Friday, March 25, 2011

Waiting Rocks Less Than Cleveland

Apparently, I am a month overdue with a report on Cleveland.

Oops. Sorry. Life has just been ... well, life. A lot of things have happened: I wrote a short story in 24 hours (will hear back about it by the end of the month). I got dumped. I went to Alcatraz, at night (might do a quickie blog post about that soon, since I have some pictures). I did my taxes and got my refund, half of which I promptly used to buy myself a new computer. My new computer came in pieces, so I put it together, but have not yet turned it on, mostly because I didn't yet have the Operating System. The OS (Windows 7, if you must know) came today, but instead I had to watch the Sharks make a magical comeback in game 3 of the first round of the Stanley Cup Playoffs, so turning the new computer on will come tomorrow.

And that's just part of the adventure that has happened to me. Oh, end-of-March, most-of-April. How you have been gusty.

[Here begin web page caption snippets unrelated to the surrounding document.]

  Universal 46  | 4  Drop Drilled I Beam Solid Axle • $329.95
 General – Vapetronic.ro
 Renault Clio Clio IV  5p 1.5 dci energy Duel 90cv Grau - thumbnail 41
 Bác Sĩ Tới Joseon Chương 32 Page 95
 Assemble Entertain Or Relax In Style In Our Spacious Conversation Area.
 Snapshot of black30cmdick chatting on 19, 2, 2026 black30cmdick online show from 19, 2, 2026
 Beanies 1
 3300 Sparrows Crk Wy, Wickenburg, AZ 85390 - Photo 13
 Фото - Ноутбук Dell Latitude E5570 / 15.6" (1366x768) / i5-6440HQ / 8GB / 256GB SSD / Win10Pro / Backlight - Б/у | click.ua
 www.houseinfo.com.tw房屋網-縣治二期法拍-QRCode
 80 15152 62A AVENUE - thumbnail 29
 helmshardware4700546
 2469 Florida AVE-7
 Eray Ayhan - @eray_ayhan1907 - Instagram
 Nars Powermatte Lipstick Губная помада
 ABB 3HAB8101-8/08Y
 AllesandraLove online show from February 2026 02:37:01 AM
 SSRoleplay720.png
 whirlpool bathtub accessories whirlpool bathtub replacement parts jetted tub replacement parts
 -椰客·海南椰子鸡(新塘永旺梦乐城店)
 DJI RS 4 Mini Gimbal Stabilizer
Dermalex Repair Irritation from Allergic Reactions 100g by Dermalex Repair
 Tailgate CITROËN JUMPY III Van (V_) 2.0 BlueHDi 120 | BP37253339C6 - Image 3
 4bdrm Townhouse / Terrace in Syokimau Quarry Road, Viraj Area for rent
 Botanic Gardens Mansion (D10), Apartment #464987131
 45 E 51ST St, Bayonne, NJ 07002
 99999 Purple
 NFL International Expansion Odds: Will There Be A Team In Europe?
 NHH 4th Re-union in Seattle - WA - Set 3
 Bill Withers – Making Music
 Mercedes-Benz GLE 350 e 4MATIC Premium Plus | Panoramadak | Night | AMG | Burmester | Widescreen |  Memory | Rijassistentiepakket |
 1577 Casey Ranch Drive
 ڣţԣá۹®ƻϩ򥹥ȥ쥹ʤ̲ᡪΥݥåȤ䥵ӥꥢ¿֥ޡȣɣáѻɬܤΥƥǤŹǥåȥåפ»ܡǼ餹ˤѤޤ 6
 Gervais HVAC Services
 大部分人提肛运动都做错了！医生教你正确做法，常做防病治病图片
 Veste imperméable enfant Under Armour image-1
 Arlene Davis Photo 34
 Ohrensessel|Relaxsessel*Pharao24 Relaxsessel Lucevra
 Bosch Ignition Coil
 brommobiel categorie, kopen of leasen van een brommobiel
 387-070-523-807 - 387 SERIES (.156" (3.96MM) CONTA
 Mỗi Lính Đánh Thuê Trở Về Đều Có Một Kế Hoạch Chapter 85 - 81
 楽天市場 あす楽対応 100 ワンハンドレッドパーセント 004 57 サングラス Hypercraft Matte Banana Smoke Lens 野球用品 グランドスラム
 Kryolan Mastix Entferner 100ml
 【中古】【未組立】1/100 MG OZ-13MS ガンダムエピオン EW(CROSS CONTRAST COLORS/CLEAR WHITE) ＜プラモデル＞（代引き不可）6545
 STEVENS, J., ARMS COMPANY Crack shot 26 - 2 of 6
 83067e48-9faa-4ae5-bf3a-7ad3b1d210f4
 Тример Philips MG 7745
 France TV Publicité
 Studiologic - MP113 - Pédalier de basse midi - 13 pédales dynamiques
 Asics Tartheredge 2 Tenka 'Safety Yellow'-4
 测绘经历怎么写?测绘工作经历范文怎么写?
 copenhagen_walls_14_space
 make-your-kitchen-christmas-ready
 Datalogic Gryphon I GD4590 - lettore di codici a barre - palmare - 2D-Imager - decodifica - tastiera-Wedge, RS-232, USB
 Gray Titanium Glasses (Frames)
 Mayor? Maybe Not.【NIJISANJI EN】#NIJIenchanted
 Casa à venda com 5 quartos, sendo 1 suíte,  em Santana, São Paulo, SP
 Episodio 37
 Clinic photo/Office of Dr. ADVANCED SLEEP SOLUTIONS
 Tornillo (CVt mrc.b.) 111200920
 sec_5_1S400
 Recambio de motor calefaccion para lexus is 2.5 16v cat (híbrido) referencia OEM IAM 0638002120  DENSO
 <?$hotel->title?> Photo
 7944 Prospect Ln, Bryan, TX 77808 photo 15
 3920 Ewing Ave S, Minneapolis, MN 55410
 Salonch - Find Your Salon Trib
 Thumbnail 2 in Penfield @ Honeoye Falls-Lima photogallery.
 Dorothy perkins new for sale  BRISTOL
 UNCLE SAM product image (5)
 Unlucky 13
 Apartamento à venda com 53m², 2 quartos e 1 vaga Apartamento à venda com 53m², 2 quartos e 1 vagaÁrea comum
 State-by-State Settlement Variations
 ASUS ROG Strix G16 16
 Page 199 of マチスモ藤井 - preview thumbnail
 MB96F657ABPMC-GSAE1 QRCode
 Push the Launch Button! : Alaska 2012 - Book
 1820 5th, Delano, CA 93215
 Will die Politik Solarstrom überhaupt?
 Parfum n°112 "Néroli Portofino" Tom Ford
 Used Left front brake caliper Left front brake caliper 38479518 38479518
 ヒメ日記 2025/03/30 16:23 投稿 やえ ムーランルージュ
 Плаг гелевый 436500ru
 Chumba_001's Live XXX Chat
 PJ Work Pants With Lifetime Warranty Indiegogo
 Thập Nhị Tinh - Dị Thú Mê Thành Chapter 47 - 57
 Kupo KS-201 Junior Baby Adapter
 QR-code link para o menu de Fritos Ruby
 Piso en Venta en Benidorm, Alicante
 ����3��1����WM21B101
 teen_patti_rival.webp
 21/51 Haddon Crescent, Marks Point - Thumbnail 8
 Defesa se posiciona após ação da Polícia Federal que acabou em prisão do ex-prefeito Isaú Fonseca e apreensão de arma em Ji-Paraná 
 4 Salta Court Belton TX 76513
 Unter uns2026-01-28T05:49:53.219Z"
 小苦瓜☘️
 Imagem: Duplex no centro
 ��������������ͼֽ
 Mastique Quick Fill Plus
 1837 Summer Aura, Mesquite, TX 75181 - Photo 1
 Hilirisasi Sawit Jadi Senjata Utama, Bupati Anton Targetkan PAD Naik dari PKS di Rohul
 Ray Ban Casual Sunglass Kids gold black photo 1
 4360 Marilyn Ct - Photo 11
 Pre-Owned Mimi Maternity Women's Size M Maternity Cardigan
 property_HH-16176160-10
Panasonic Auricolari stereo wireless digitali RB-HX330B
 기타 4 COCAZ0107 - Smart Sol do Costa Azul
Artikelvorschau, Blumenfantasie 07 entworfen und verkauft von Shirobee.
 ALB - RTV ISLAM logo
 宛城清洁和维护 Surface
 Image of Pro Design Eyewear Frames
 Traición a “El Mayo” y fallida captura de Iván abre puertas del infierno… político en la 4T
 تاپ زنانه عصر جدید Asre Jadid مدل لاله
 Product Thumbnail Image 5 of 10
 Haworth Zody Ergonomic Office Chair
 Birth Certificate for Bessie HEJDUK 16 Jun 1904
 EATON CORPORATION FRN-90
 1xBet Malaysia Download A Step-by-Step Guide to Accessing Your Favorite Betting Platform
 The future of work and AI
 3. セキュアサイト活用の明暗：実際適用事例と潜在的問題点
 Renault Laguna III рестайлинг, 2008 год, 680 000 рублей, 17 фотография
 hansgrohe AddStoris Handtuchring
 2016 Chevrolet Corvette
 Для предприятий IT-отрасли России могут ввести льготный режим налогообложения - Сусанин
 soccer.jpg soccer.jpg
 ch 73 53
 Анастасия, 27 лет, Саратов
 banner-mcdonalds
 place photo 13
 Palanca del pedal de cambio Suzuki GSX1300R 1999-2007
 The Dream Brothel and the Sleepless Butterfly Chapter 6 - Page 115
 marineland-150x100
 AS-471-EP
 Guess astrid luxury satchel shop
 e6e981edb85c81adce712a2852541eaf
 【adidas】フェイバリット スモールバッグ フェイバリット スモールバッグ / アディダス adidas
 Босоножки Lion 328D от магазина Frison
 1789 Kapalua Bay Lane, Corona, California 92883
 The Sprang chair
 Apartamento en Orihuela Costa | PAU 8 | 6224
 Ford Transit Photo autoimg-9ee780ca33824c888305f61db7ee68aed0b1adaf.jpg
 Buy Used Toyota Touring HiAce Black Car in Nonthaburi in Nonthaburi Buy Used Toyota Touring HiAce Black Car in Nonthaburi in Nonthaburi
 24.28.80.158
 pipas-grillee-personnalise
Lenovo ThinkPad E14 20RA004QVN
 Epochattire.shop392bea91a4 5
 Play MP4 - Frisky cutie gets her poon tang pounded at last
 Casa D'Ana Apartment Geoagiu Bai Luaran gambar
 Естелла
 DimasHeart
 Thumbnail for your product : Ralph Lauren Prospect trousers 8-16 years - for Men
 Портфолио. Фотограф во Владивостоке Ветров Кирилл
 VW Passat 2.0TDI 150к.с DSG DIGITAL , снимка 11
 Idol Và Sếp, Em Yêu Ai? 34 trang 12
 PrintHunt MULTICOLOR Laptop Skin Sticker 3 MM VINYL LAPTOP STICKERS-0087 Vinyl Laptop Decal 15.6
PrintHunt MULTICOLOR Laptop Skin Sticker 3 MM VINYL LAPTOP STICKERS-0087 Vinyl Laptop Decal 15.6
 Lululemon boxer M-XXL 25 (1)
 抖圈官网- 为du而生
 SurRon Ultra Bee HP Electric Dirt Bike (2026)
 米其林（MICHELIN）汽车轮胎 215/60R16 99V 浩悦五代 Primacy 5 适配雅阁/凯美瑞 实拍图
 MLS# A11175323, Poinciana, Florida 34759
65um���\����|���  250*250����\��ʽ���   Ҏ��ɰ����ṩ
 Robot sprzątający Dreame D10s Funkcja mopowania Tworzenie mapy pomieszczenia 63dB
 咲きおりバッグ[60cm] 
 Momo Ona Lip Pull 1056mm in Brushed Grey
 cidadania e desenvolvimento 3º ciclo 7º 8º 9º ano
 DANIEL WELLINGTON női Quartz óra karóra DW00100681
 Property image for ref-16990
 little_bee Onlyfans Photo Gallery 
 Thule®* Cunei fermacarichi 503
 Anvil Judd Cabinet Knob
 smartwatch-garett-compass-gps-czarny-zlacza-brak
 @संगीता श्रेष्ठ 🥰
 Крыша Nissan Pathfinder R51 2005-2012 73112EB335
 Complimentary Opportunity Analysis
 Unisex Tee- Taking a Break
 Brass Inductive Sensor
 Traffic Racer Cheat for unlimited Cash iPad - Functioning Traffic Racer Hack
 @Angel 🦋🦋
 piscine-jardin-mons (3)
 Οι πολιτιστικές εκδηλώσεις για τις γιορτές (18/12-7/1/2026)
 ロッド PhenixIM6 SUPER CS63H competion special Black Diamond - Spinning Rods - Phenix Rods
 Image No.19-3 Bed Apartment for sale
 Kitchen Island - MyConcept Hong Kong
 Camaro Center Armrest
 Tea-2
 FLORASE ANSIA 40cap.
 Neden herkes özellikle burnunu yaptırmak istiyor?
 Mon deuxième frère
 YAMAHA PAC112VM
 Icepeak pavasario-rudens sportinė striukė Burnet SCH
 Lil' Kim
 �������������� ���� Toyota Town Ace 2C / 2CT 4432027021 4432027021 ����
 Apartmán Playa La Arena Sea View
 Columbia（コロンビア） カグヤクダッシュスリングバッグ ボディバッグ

So yeah, Cleveland. A brief summary:



I know, I know. Couldn't resist. Though I did not see Drew Carey (or Betty White, for that matter) on the Ohio leg of my trip back east at all. Alas.

Perhaps I shouldn't have been surprised — having kept my expectations low — but I really liked Cleveland. As in, I wouldn't mind going back there again, if I had someone to stay with that was a good friend. This time that friend was actually my oldest cousin, Jason.
Jason with Monkey
I remember back when I was a wee thing of three (or was it four?), being incredibly intimidated by my much older boy cousins (Jason has 6 years on me, I believe, and his brother Ryan has 3). But now here we are, both in our 30s, all grown up. Kind of weird, but much cooler than being shy and wistfully wishing I could play with the big kids. Because heck, now I am one of the big kids.
Me and My Ape
Giant stuffed apes notwithstanding.

I drove in the Wednesday night (not a bad trip, and I think just those 8 hours of open road, with only myself were exactly what I needed to smooth my ruffled emotions), and on Thursday I took a bus downtown to visit my company's office and then head over to the Rock and Roll Hall of Fame. Highly recommend. It's not exactly a museum you need to go to more than once (or maybe twice) in your life, but they've got a great exhibit of the history of rock and roll, with a lot of listening stations playing the classic foundations of the genre. I spent a good three hours there, and barely felt it.

Plus, it's right on the shore of Lake Erie. It's weird to be on the edge of such an expanse of water, and know it's not sea or ocean.
Random Cleveland
Random Cleveland

And really, I think that was the last real money I spent on the entire trip. Auntie Roz and Uncle Charlie, you both did something right in raising your sons: I was kept well-fed and well-entertained the entire time. There's a lot of good food to be had in Cleveland, and J's boyfriend, Gen, is a marvelous cook. Not fair at all.

The "point" of this venture into Ohio was to see the Trashcan Sinatras. I have to admit: this was the better show of the trip. We sat up close (maybe 10 feet away), the crowd had a great vibe, and the band were having fun that night.

TCS in Cleveland

We did a bit of exploring, especially around Ohio City and Tremont neighborhoods. Saturday before I had to head to the airport, we hit up the West Side Market.
West Side Market, Cleveland

Seriously, this is what the SF Ferry Building should be, instead of the touristy, bland, overpriced bourgeois crappy thing it is now. It's like the Farmer's Market, but every day. And better.

West Side Market, Cleveland

We picked up some fish and Gen served it up as sushi.

Sushi Lunch

And then Jason and I walked off the luncheon around Tremont while Gen went to his job, before finally dumping me off at the airport.

Did Cleveland save my trip? No: it was a great trip overall, I had just forgotten that in the swirl of birthday and back issues. But it reminded me that leaving this little piece of 7x7 every once in a while is the best thing I can do to realign myself emotionally.